Bu sene, 14 Aralık Cumartesi günü gösterilen filmlerden birkaçını izleme fırsatı buldum. Önce Beyoğlu Fitaş Sineması’nda daha sonra Salt Galata’da izlediğim filmlerden bahsetmenin güzel olacağını düşündüm. Filmlerin her biri başarılarıyla eminim ki insanı farklı duygu ve düşüncelere sürüklüyordur ve her birinin sunduğu farklı dünya, çok uzaklara götürecek geniş bir perspektif sunuyordur. Fakat ben çok az filmi izleyebildiğim için filmlerdeki ortak noktalardan giderek onları anlatmayı uygun buldum. Aynı konudan ve hatta aynı nesneden, nasıl farklı bir dünyanın ortaya çıktığını görmek açısından bunun önemli olduğunu düşünüyorum.

Ayna Üzerine

Pantor (Pantolon) ve Angel’s Mirror filmleri ayna üzerinden hikâyesini anlatma yoluna gitmiş iki film. İkisi de çok farklı kültür ve bakış açılarına sahip olsa da görülüyor ki ayna simgesinin ortak zemininde buluşmayı başarmışlar.

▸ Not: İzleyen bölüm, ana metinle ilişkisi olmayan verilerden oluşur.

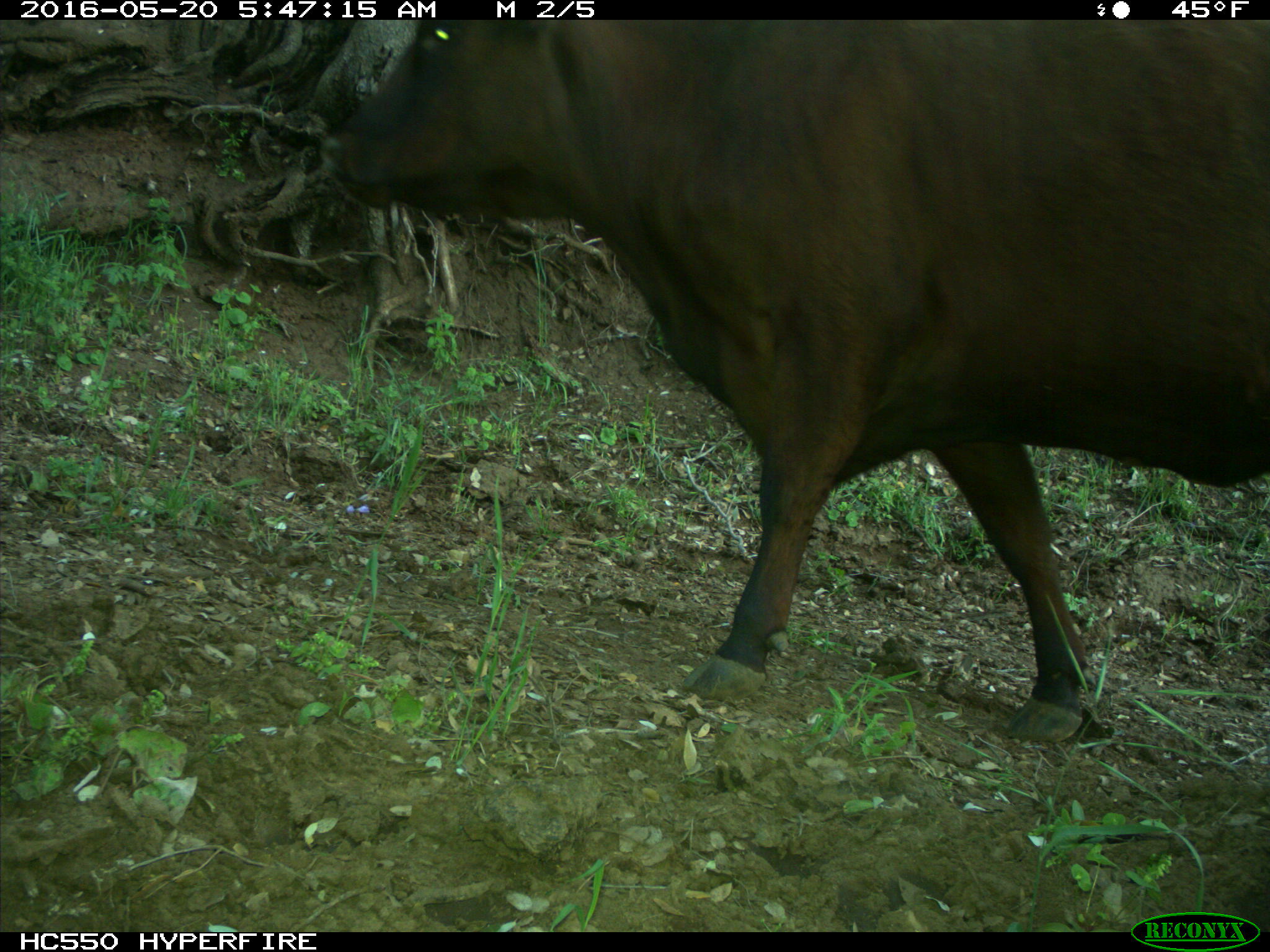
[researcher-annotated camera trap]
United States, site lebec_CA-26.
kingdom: Animalia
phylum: Chordata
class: Mammalia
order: Artiodactyla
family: Bovidae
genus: Bos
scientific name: Bos taurus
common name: domestic cow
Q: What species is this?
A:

Pantor, 1930’lu yıllarda kıyafet kanunu sebebiyle köyde yaşayan insanların, şehre giderken pantolon giymek ve şapka takmak zorunda kalmasıyla ilgili gerçek bir hikâyeye dayanıyor. Angel’s Mirror ise bulunduğu yere yeni taşındığını anladığımız aynasını elinden düşürmeyen küçük bir çocuğun, cama çıkıp dürbünüyle dışarıyı izleyen küçük kızla aralarında geçenleri anlatan bir hikâyeyi barındırıyor. 

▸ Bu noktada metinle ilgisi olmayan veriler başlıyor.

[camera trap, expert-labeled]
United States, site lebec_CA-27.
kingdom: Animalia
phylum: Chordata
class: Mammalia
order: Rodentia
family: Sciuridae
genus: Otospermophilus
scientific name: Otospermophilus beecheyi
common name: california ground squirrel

Ayna, karşısında olan şeyi “olduğu gibi” göstermesiyle bildiğimiz bir nesne. Bir eksiltme yapmadan veya fazlasını göstermeden amacını gerçekleştiren bu nesne, Pantor’da kişinin kendini bir bütün olarak görmesiyle, yani aslında tanımasıyla bağdaştırılmış. Dilo, zamanla parçalanıp dökülmeye başlayan aynasından kendisiyle her defasında daha eksik olarak karşılaşıyor ve bundan rahatsız oluyor. Şehre gidip yeni bir ayna alma isteği, onun aynasından, aslında kendisinden memnun olmadığının işaretini veriyor. En sonunda ise şehre gitmek ve yeni bir ayna almak o kadar kolay olmasa da bir şekilde pantolonu bulup köyden çıkmayı başaran Dilo’nun şehirde kaybolduğunu öğreniyoruz. Böylece film, kendini olduğu gibi kabullenmeyen Dilo’nun, bir başkası olarak yaşamına devam edeceğinin ya da bir şekilde köye dönüp kaldığı yerden devam edeceğinin işaretlerini taşıyan ihtimallerle son buluyor.

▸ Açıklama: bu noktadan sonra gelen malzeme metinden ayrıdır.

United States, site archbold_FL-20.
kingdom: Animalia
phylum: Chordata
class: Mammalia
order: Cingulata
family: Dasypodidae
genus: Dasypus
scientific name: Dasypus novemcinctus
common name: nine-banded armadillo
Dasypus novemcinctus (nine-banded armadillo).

Kıyafetteki dayatmanın, filmin girişindeki atın başında gördüğümüz şapkayla yeterince yerildiğini anlayabiliyoruz. Ve elbette kıyafetlerin, kişiliği yansıtması ve tamamlaması açısından önem teşkil ettiğini düşündüğümüzde bu kaybolmanın, olağan bir akıbeti getirdiğini idrak etmek mümkün. Aynanın parçalanması ve Dilo’nun şehre gitme isteğinin altındaki nedenlerin daha derinlemesine ele alınması isteğimi göz ardı edemiyorum. Eğer bunları görebilseydik bu konuda, hikâyenin çok daha doyurucu olacağına eminim. Yine de yönetmen, dedesinin o döneme ait verdiği bir bilgiden böyle bir kurgu çıkararak ve festivalde birincilik ödülünü alarak başarısını göstermektedir. 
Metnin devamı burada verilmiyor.